◆ **Work task 1**: In the forum thread about the albino slider and gator, which country does Rhomany say gharials are found in?
◆ **Work task 2**: List every distinct username that posted in the forum thread about the albino slider and gator on Oct 6, 2011.
◆ **Work task 3**: Rewrite the forum thread about the albino slider and gator from "hatchling albino gator" up to and including "gators in nsw..", changing "caiman" to "crocodile".

◆ **Excerpted text**:
# albino slider and gator



## D.E.L.E.T.E (Sep 9, 2011)

how cool do these guys look.i wish they were legal in aus ( personal opinion, everyones got one ) gotta plan a trip to a states reptile expo some day


----------



## spyder6052 (Sep 9, 2011)

that turtle looks cool


----------



## RickLeekong (Sep 9, 2011)

that turtle is darling

and the aligator is great too


----------



## Kimberlyann (Sep 9, 2011)

Ive seen a couple slider's here before but no albino one's they look so cool! I love exotics even if i can't own them


----------



## Jimbobulan (Sep 12, 2011)

Are you sure thats an aligator? The snout looks a little thin. Maybe its not an exotic afterall


----------



## Australis (Sep 12, 2011)

Bit like a caiman.


----------



## jedi_339 (Sep 12, 2011)

Kimberlyann said:


> Ive seen a couple slider's here before but no albino one's they look so cool! I love exotics even if i can't own them



I thought sliders were banned outright in Australia?
I remember we did a bit of REST monitoring through uni to make sure they'd eradicated them all in some farm dams.

those albinos do look awesome though


----------



## snakeynewbie (Sep 26, 2011)

> I thought sliders were banned outright in Australia?



Zoos and wildlife parks can still keep species that are illegal for the public to keep


----------



## Rhomany (Oct 2, 2011)

It's a Gharial. They're found in India. See how it has a strange growth on the end of it's snout? They're pretty strange looking but they're gorgeous too.


----------



## D.E.L.E.T.E (Oct 6, 2011)

trust me its a baby gator

hatchling gharial big differance


----------



## Tassie97 (Oct 6, 2011)

are these yours?


----------



## D.E.L.E.T.E (Oct 6, 2011)

hatchling albino gator and hatchling caiman notice the caiman has a shorter snout


----------



## Shotta (Oct 6, 2011)

aww that slider is awesome  wish we could keep gators in nsw..


----------



## D.E.L.E.T.E (Oct 6, 2011)

my wife asked me the other night if i could live anywhere in the world where would i live and i replied in america, simply because of the lax laws they have on animals but mostly reptiles . maybe one day


----------



## Tassie97 (Oct 6, 2011)

those gator eyes are gross ewww :?


----------



## snakes123 (Oct 6, 2011)

thats one nice looking turtle. Can you get tortoises in aus? I dont like turtles, but i love the was tortoises look


----------



## Tassie97 (Oct 6, 2011)

snakes123 said:


> thats one nice looking turtle. Can you get tortoises in aus? I dont like turtles, but i love the was tortoises look


no, not legally


----------



## snakes123 (Oct 6, 2011)

Tassie97 said:


> no, not legally



Thats a shame. I was watching snakebytestv and at an expo they had one and they are so cute 
And Tassie your replying and liking my stuff so quickly today!

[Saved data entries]

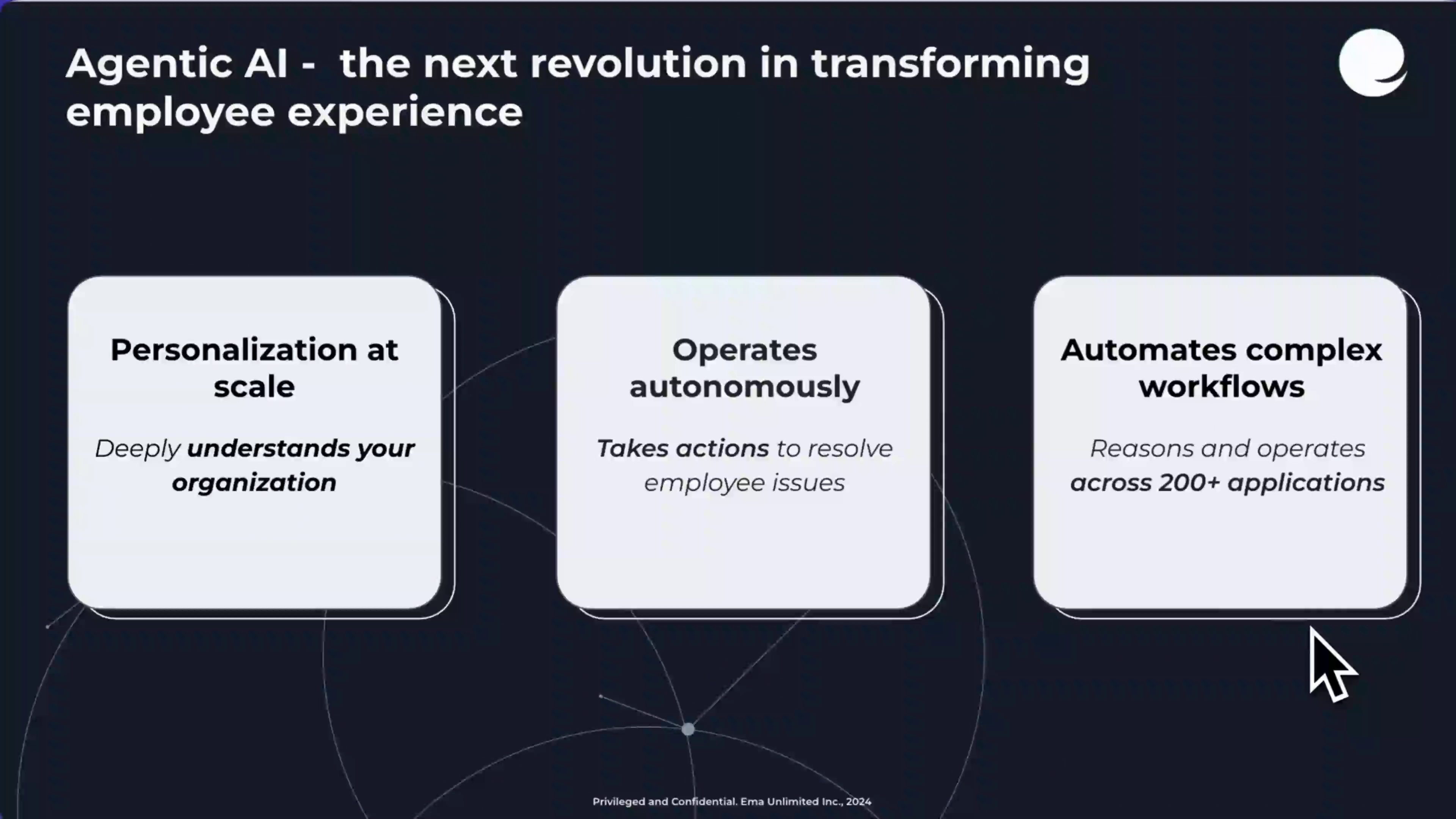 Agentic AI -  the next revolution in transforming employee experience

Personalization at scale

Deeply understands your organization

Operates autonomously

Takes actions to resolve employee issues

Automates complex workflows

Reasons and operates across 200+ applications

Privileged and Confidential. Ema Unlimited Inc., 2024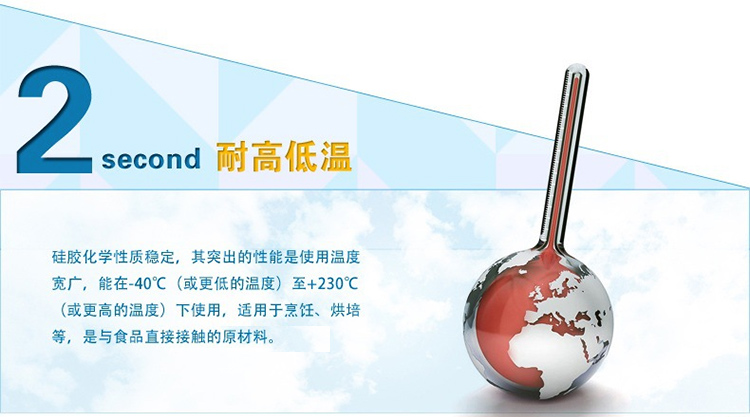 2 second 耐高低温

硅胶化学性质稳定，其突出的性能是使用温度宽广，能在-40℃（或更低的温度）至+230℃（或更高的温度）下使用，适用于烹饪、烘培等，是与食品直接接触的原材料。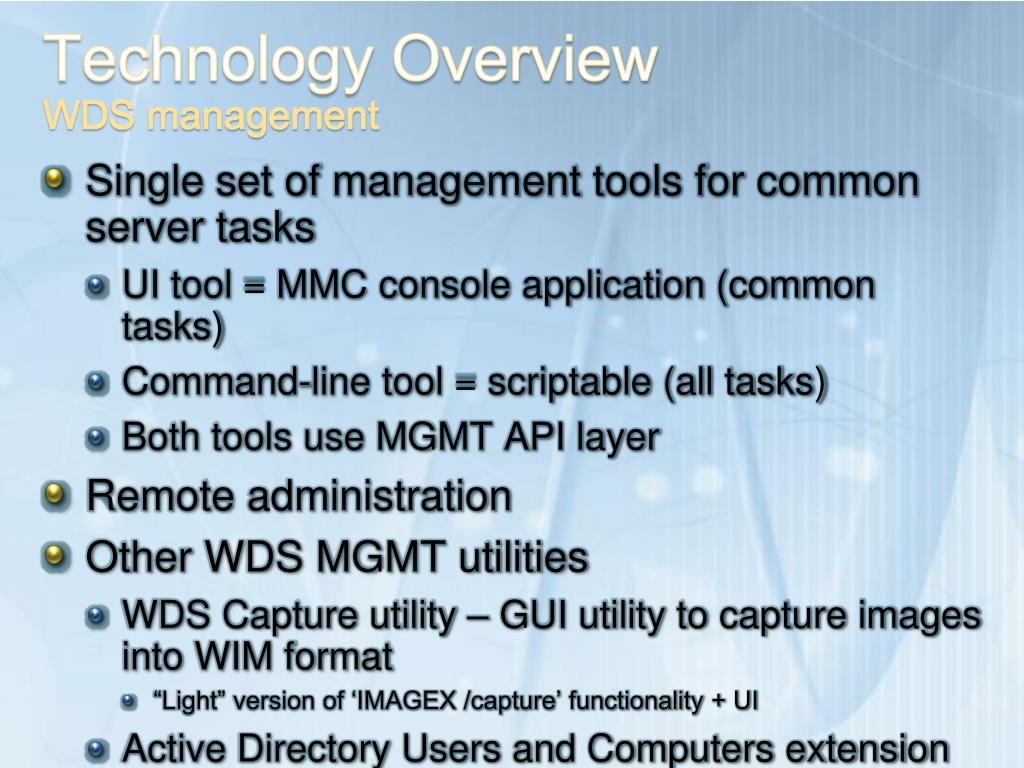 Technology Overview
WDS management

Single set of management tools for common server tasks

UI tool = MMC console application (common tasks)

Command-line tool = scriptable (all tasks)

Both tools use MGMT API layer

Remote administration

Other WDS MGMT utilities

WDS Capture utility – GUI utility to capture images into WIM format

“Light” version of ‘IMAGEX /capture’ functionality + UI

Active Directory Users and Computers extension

◆ **Response area 1**: India.

◆ **Response area 2**: D.E.L.E.T.E, Tassie97, Shotta, snakes123

◆ **Response area 3**:
hatchling albino gator and hatchling crocodile notice the crocodile has a shorter snout


----------



## Shotta (Oct 6, 2011)

aww that slider is awesome  wish we could keep gators in nsw..